Sending agents without file manifests or explicit scope boundaries

What happens

Two agents write to the same file. Merge conflict. Or agents overlap in scope, produce duplicate implementations, and you spend the verification phase resolving the chaos.

The fix

Every dispatch starts with a file manifest. One file, one agent. No overlap. The plan takes 10 minutes. The merge conflict resolution takes 2 hours.

#7 Building Consumer Before Provider Is Stable
The mistake

Starting client/consumer implementation before provider API surface is finalized

What happens

Provider changes its interface. Every consumer call site must be updated. The work done against the unstable interface is thrown away or becomes rework.

The fix

Define the interface contract (types, endpoint signatures) before dispatching any consumer agents. The contract is the blocking dependency. Consumer work starts after the contract is frozen.
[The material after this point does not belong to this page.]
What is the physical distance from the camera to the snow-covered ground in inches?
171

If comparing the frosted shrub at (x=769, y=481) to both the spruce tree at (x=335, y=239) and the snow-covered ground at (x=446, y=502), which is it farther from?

#8 Marking Done Before Full Suite Passes
The mistake

"It works for the case I tested" — closing a task before running the full test suite

What happens

A regression in an adjacent test surfaces in the next session, attributed to your change. The real failure was not running the suite. The apparent failure is "something broke."

The fix

The task is not done until go test ./... (or equivalent) passes green. No exceptions. This is the compilation gate in practice.

#9 Skipping Convergence
The mistake

"I'll do a convergence pass when things slow down" — indefinitely deferring the gate

What happens

After 6+ sessions, accumulated drift (version mismatches, stale references, undiscovered gaps) exceeds the cost of a convergence pass by 5x. The "slow down" never comes.

The fix

Convergence gate every 3–4 sessions, scheduled, non-negotiable. The drift-detector hook signals YELLOW at 4 sessions, RED at 6.

#10 Trusting Self-Reports
The mistake

Accepting "all agents complete" as the final verification step after a parallel dispatch

What happens

One agent hit an edge case and silently wrote a partial result. The full-workspace build catches it. You shipped incomplete work from an integration that "passed."

The fix

After ALL agents report completion: run go build ./..., go test ./..., and grep for expected output files. Agent "done" is not done until independently verified.